==== PROVIDED TEXT ====

On-line social networks, such as Facebook, MySpace and more recently Twitter, have recently burst on to the internet scene attracting hundreds of millions of internet users every month. With such broad appeal, customers of every brand in the world are present on these networks, opening great opportunities for brands to interact with customers in new and unusual ways. Early attempts to benefit from social networks focused on banner advertising. Despite extensive targeting, such campaigns met with limited success. Marketing 101 hits home here: right customer, tick; right product, maybe; right context, fail. People look at pictures of their friends, not at advertising. Then came fan pages, which at their core amount to self-targeted advertising. Firms on Twitter are also by-and-large limited to advertising.
But on-line social networks afford you so much more than the old-and-tired advertising. To see where these opportunities are, take a cue from the on-line social networks themselves and think why so many people use them so much every day. Existing research suggests that people use on-line social networks for activities that are really hard to do in the off-line world. I call these unmet social needs. Though there are many different types of unmet social needs, the strongest ones revolve around strengthening relationships with existing friends, or building new relationships with people. So, for example, peering into other people's lives in the off-line world is really hard, but very useful for strengthening our relationships with others. On on-line social networks it's easy to do, and people do a lot of it. Similarly, building a relationship with a new potential employer while currently on the job is hard in reality, but it's much easier on LinkedIn. Fixing these unmet social needs is at the core of on-line social networks value proposition.

==== SUPPLIED MATERIAL ====

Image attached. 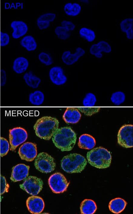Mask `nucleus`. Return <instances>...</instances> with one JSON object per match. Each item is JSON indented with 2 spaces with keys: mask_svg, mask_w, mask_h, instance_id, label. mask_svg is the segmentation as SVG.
Listing matches in <instances>:
<instances>
[{
  "mask_svg": "<svg viewBox=\"0 0 133 214\" xmlns=\"http://www.w3.org/2000/svg\"><path fill=\"white\" fill-rule=\"evenodd\" d=\"M76 139V133L70 127L58 128L52 137L55 145L62 151L71 150Z\"/></svg>",
  "mask_w": 133,
  "mask_h": 214,
  "instance_id": "obj_1",
  "label": "nucleus"
},
{
  "mask_svg": "<svg viewBox=\"0 0 133 214\" xmlns=\"http://www.w3.org/2000/svg\"><path fill=\"white\" fill-rule=\"evenodd\" d=\"M59 121L56 118L44 116L39 119L34 126L35 133L41 139L49 140L58 129Z\"/></svg>",
  "mask_w": 133,
  "mask_h": 214,
  "instance_id": "obj_2",
  "label": "nucleus"
},
{
  "mask_svg": "<svg viewBox=\"0 0 133 214\" xmlns=\"http://www.w3.org/2000/svg\"><path fill=\"white\" fill-rule=\"evenodd\" d=\"M88 162L91 166L99 169L109 167L111 160L110 152L104 148L99 147L93 148L87 154Z\"/></svg>",
  "mask_w": 133,
  "mask_h": 214,
  "instance_id": "obj_3",
  "label": "nucleus"
},
{
  "mask_svg": "<svg viewBox=\"0 0 133 214\" xmlns=\"http://www.w3.org/2000/svg\"><path fill=\"white\" fill-rule=\"evenodd\" d=\"M87 162L81 155L71 154L64 157L61 161L62 168L66 172H81L85 169Z\"/></svg>",
  "mask_w": 133,
  "mask_h": 214,
  "instance_id": "obj_4",
  "label": "nucleus"
},
{
  "mask_svg": "<svg viewBox=\"0 0 133 214\" xmlns=\"http://www.w3.org/2000/svg\"><path fill=\"white\" fill-rule=\"evenodd\" d=\"M36 168L41 172L48 173L53 171L55 167L54 159L46 153L42 152L36 157L34 163Z\"/></svg>",
  "mask_w": 133,
  "mask_h": 214,
  "instance_id": "obj_5",
  "label": "nucleus"
},
{
  "mask_svg": "<svg viewBox=\"0 0 133 214\" xmlns=\"http://www.w3.org/2000/svg\"><path fill=\"white\" fill-rule=\"evenodd\" d=\"M9 132L10 150L14 151L18 146L26 141L28 133L24 128L20 127L10 129Z\"/></svg>",
  "mask_w": 133,
  "mask_h": 214,
  "instance_id": "obj_6",
  "label": "nucleus"
},
{
  "mask_svg": "<svg viewBox=\"0 0 133 214\" xmlns=\"http://www.w3.org/2000/svg\"><path fill=\"white\" fill-rule=\"evenodd\" d=\"M69 183L64 175L59 172L53 174L48 180L50 188L52 191L56 194L62 193L66 191Z\"/></svg>",
  "mask_w": 133,
  "mask_h": 214,
  "instance_id": "obj_7",
  "label": "nucleus"
},
{
  "mask_svg": "<svg viewBox=\"0 0 133 214\" xmlns=\"http://www.w3.org/2000/svg\"><path fill=\"white\" fill-rule=\"evenodd\" d=\"M43 182L42 179L37 177L29 176L23 183L20 185V188L32 195L38 194L43 188Z\"/></svg>",
  "mask_w": 133,
  "mask_h": 214,
  "instance_id": "obj_8",
  "label": "nucleus"
},
{
  "mask_svg": "<svg viewBox=\"0 0 133 214\" xmlns=\"http://www.w3.org/2000/svg\"><path fill=\"white\" fill-rule=\"evenodd\" d=\"M117 142L121 146L126 148L133 147V125L126 124L119 129L117 135Z\"/></svg>",
  "mask_w": 133,
  "mask_h": 214,
  "instance_id": "obj_9",
  "label": "nucleus"
},
{
  "mask_svg": "<svg viewBox=\"0 0 133 214\" xmlns=\"http://www.w3.org/2000/svg\"><path fill=\"white\" fill-rule=\"evenodd\" d=\"M18 153L22 160L27 161H33L37 155V145L31 142H25L20 147Z\"/></svg>",
  "mask_w": 133,
  "mask_h": 214,
  "instance_id": "obj_10",
  "label": "nucleus"
},
{
  "mask_svg": "<svg viewBox=\"0 0 133 214\" xmlns=\"http://www.w3.org/2000/svg\"><path fill=\"white\" fill-rule=\"evenodd\" d=\"M26 204L28 211L31 213L34 214L41 213L45 206L42 198L35 195L29 197L26 200Z\"/></svg>",
  "mask_w": 133,
  "mask_h": 214,
  "instance_id": "obj_11",
  "label": "nucleus"
},
{
  "mask_svg": "<svg viewBox=\"0 0 133 214\" xmlns=\"http://www.w3.org/2000/svg\"><path fill=\"white\" fill-rule=\"evenodd\" d=\"M30 167L23 164H18L13 167L10 177L13 182L19 181L28 176Z\"/></svg>",
  "mask_w": 133,
  "mask_h": 214,
  "instance_id": "obj_12",
  "label": "nucleus"
},
{
  "mask_svg": "<svg viewBox=\"0 0 133 214\" xmlns=\"http://www.w3.org/2000/svg\"><path fill=\"white\" fill-rule=\"evenodd\" d=\"M49 75L51 81L57 85H63L67 81V77L64 74L63 69L60 67L52 68L49 70Z\"/></svg>",
  "mask_w": 133,
  "mask_h": 214,
  "instance_id": "obj_13",
  "label": "nucleus"
},
{
  "mask_svg": "<svg viewBox=\"0 0 133 214\" xmlns=\"http://www.w3.org/2000/svg\"><path fill=\"white\" fill-rule=\"evenodd\" d=\"M85 53L84 50L79 47L76 48L75 52L73 54H72L69 51H64L62 54L61 59L65 64L71 65L77 62Z\"/></svg>",
  "mask_w": 133,
  "mask_h": 214,
  "instance_id": "obj_14",
  "label": "nucleus"
},
{
  "mask_svg": "<svg viewBox=\"0 0 133 214\" xmlns=\"http://www.w3.org/2000/svg\"><path fill=\"white\" fill-rule=\"evenodd\" d=\"M111 51V46L107 42L104 41H100L96 44H93L90 49V54L99 58L102 57V52L109 53Z\"/></svg>",
  "mask_w": 133,
  "mask_h": 214,
  "instance_id": "obj_15",
  "label": "nucleus"
},
{
  "mask_svg": "<svg viewBox=\"0 0 133 214\" xmlns=\"http://www.w3.org/2000/svg\"><path fill=\"white\" fill-rule=\"evenodd\" d=\"M10 27L13 29L12 37L15 39H17L24 36L28 30L27 24L21 20L13 21L11 23Z\"/></svg>",
  "mask_w": 133,
  "mask_h": 214,
  "instance_id": "obj_16",
  "label": "nucleus"
},
{
  "mask_svg": "<svg viewBox=\"0 0 133 214\" xmlns=\"http://www.w3.org/2000/svg\"><path fill=\"white\" fill-rule=\"evenodd\" d=\"M80 111L77 108L67 107L63 116V119L66 123L75 124L78 123L81 117Z\"/></svg>",
  "mask_w": 133,
  "mask_h": 214,
  "instance_id": "obj_17",
  "label": "nucleus"
},
{
  "mask_svg": "<svg viewBox=\"0 0 133 214\" xmlns=\"http://www.w3.org/2000/svg\"><path fill=\"white\" fill-rule=\"evenodd\" d=\"M56 17L53 13H48L40 16L37 20V25L39 29L43 30L47 29L50 26V22L54 21Z\"/></svg>",
  "mask_w": 133,
  "mask_h": 214,
  "instance_id": "obj_18",
  "label": "nucleus"
},
{
  "mask_svg": "<svg viewBox=\"0 0 133 214\" xmlns=\"http://www.w3.org/2000/svg\"><path fill=\"white\" fill-rule=\"evenodd\" d=\"M96 144L95 139L90 135L83 134L79 138L78 146L81 149H91L95 146Z\"/></svg>",
  "mask_w": 133,
  "mask_h": 214,
  "instance_id": "obj_19",
  "label": "nucleus"
},
{
  "mask_svg": "<svg viewBox=\"0 0 133 214\" xmlns=\"http://www.w3.org/2000/svg\"><path fill=\"white\" fill-rule=\"evenodd\" d=\"M127 204V202L120 198H117L111 200L108 205L110 211L112 212L118 214L122 212Z\"/></svg>",
  "mask_w": 133,
  "mask_h": 214,
  "instance_id": "obj_20",
  "label": "nucleus"
},
{
  "mask_svg": "<svg viewBox=\"0 0 133 214\" xmlns=\"http://www.w3.org/2000/svg\"><path fill=\"white\" fill-rule=\"evenodd\" d=\"M29 66L28 60L23 57H18L14 60L13 65V71L17 74L25 72Z\"/></svg>",
  "mask_w": 133,
  "mask_h": 214,
  "instance_id": "obj_21",
  "label": "nucleus"
},
{
  "mask_svg": "<svg viewBox=\"0 0 133 214\" xmlns=\"http://www.w3.org/2000/svg\"><path fill=\"white\" fill-rule=\"evenodd\" d=\"M80 209L81 214H93L96 210L97 206L93 200L85 199L81 203Z\"/></svg>",
  "mask_w": 133,
  "mask_h": 214,
  "instance_id": "obj_22",
  "label": "nucleus"
},
{
  "mask_svg": "<svg viewBox=\"0 0 133 214\" xmlns=\"http://www.w3.org/2000/svg\"><path fill=\"white\" fill-rule=\"evenodd\" d=\"M133 19L128 18L123 20L120 23L121 31L125 33L127 38L129 39L133 38Z\"/></svg>",
  "mask_w": 133,
  "mask_h": 214,
  "instance_id": "obj_23",
  "label": "nucleus"
},
{
  "mask_svg": "<svg viewBox=\"0 0 133 214\" xmlns=\"http://www.w3.org/2000/svg\"><path fill=\"white\" fill-rule=\"evenodd\" d=\"M23 78L26 84L33 88H38L41 82V79L31 71L25 73Z\"/></svg>",
  "mask_w": 133,
  "mask_h": 214,
  "instance_id": "obj_24",
  "label": "nucleus"
},
{
  "mask_svg": "<svg viewBox=\"0 0 133 214\" xmlns=\"http://www.w3.org/2000/svg\"><path fill=\"white\" fill-rule=\"evenodd\" d=\"M21 45L28 51H34L37 47L36 42L34 38L31 35L24 36L21 40Z\"/></svg>",
  "mask_w": 133,
  "mask_h": 214,
  "instance_id": "obj_25",
  "label": "nucleus"
},
{
  "mask_svg": "<svg viewBox=\"0 0 133 214\" xmlns=\"http://www.w3.org/2000/svg\"><path fill=\"white\" fill-rule=\"evenodd\" d=\"M64 10L67 15L75 16L78 15L81 12V7L79 4L77 3H68L64 5Z\"/></svg>",
  "mask_w": 133,
  "mask_h": 214,
  "instance_id": "obj_26",
  "label": "nucleus"
},
{
  "mask_svg": "<svg viewBox=\"0 0 133 214\" xmlns=\"http://www.w3.org/2000/svg\"><path fill=\"white\" fill-rule=\"evenodd\" d=\"M29 100L32 104L36 106H39L42 104L44 101V94L41 91H35L29 94Z\"/></svg>",
  "mask_w": 133,
  "mask_h": 214,
  "instance_id": "obj_27",
  "label": "nucleus"
},
{
  "mask_svg": "<svg viewBox=\"0 0 133 214\" xmlns=\"http://www.w3.org/2000/svg\"><path fill=\"white\" fill-rule=\"evenodd\" d=\"M126 98V95L124 92L121 91H117L112 94L110 100L114 104L118 106L124 102Z\"/></svg>",
  "mask_w": 133,
  "mask_h": 214,
  "instance_id": "obj_28",
  "label": "nucleus"
},
{
  "mask_svg": "<svg viewBox=\"0 0 133 214\" xmlns=\"http://www.w3.org/2000/svg\"><path fill=\"white\" fill-rule=\"evenodd\" d=\"M79 33L81 37L89 42L93 41L96 38V35L94 31L86 27L81 28L79 30Z\"/></svg>",
  "mask_w": 133,
  "mask_h": 214,
  "instance_id": "obj_29",
  "label": "nucleus"
},
{
  "mask_svg": "<svg viewBox=\"0 0 133 214\" xmlns=\"http://www.w3.org/2000/svg\"><path fill=\"white\" fill-rule=\"evenodd\" d=\"M55 32L58 38L63 40L68 39L71 35L70 31L61 26L56 27L55 29Z\"/></svg>",
  "mask_w": 133,
  "mask_h": 214,
  "instance_id": "obj_30",
  "label": "nucleus"
},
{
  "mask_svg": "<svg viewBox=\"0 0 133 214\" xmlns=\"http://www.w3.org/2000/svg\"><path fill=\"white\" fill-rule=\"evenodd\" d=\"M97 101L96 96L92 92L87 93L84 98L82 104L85 107H93L94 106Z\"/></svg>",
  "mask_w": 133,
  "mask_h": 214,
  "instance_id": "obj_31",
  "label": "nucleus"
},
{
  "mask_svg": "<svg viewBox=\"0 0 133 214\" xmlns=\"http://www.w3.org/2000/svg\"><path fill=\"white\" fill-rule=\"evenodd\" d=\"M10 145L8 141L5 138L0 137V156L3 157L7 154L9 151Z\"/></svg>",
  "mask_w": 133,
  "mask_h": 214,
  "instance_id": "obj_32",
  "label": "nucleus"
},
{
  "mask_svg": "<svg viewBox=\"0 0 133 214\" xmlns=\"http://www.w3.org/2000/svg\"><path fill=\"white\" fill-rule=\"evenodd\" d=\"M38 59L41 63L47 66L50 65L53 63L52 58L48 54L45 52L40 53L38 55Z\"/></svg>",
  "mask_w": 133,
  "mask_h": 214,
  "instance_id": "obj_33",
  "label": "nucleus"
},
{
  "mask_svg": "<svg viewBox=\"0 0 133 214\" xmlns=\"http://www.w3.org/2000/svg\"><path fill=\"white\" fill-rule=\"evenodd\" d=\"M78 110L84 115L91 116L99 112L100 108L99 107H78Z\"/></svg>",
  "mask_w": 133,
  "mask_h": 214,
  "instance_id": "obj_34",
  "label": "nucleus"
},
{
  "mask_svg": "<svg viewBox=\"0 0 133 214\" xmlns=\"http://www.w3.org/2000/svg\"><path fill=\"white\" fill-rule=\"evenodd\" d=\"M9 185L7 182L5 178L3 176L0 177V194H3L8 191Z\"/></svg>",
  "mask_w": 133,
  "mask_h": 214,
  "instance_id": "obj_35",
  "label": "nucleus"
},
{
  "mask_svg": "<svg viewBox=\"0 0 133 214\" xmlns=\"http://www.w3.org/2000/svg\"><path fill=\"white\" fill-rule=\"evenodd\" d=\"M0 35L1 46L4 47L8 45L10 40L8 34L6 33L1 31Z\"/></svg>",
  "mask_w": 133,
  "mask_h": 214,
  "instance_id": "obj_36",
  "label": "nucleus"
},
{
  "mask_svg": "<svg viewBox=\"0 0 133 214\" xmlns=\"http://www.w3.org/2000/svg\"><path fill=\"white\" fill-rule=\"evenodd\" d=\"M61 25L70 32L73 30L75 28V25L72 22L66 20L62 21Z\"/></svg>",
  "mask_w": 133,
  "mask_h": 214,
  "instance_id": "obj_37",
  "label": "nucleus"
},
{
  "mask_svg": "<svg viewBox=\"0 0 133 214\" xmlns=\"http://www.w3.org/2000/svg\"><path fill=\"white\" fill-rule=\"evenodd\" d=\"M6 76L5 71L1 70L0 73V84L1 86H4L6 84Z\"/></svg>",
  "mask_w": 133,
  "mask_h": 214,
  "instance_id": "obj_38",
  "label": "nucleus"
}]
</instances>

====

Transcribe the passage on on-line social networks from "On-line social networks, such" up to and including "limited to advertising.". None of the records are needed for the work here.

On-line social networks, such as Facebook, MySpace and more recently Twitter, have recently burst on to the internet scene attracting hundreds of millions of internet users every month. With such broad appeal, customers of every brand in the world are present on these networks, opening great opportunities for brands to interact with customers in new and unusual ways. Early attempts to benefit from social networks focused on banner advertising. Despite extensive targeting, such campaigns met with limited success. Marketing 101 hits home here: right customer, tick; right product, maybe; right context, fail. People look at pictures of their friends, not at advertising. Then came fan pages, which at their core amount to self-targeted advertising. Firms on Twitter are also by-and-large limited to advertising.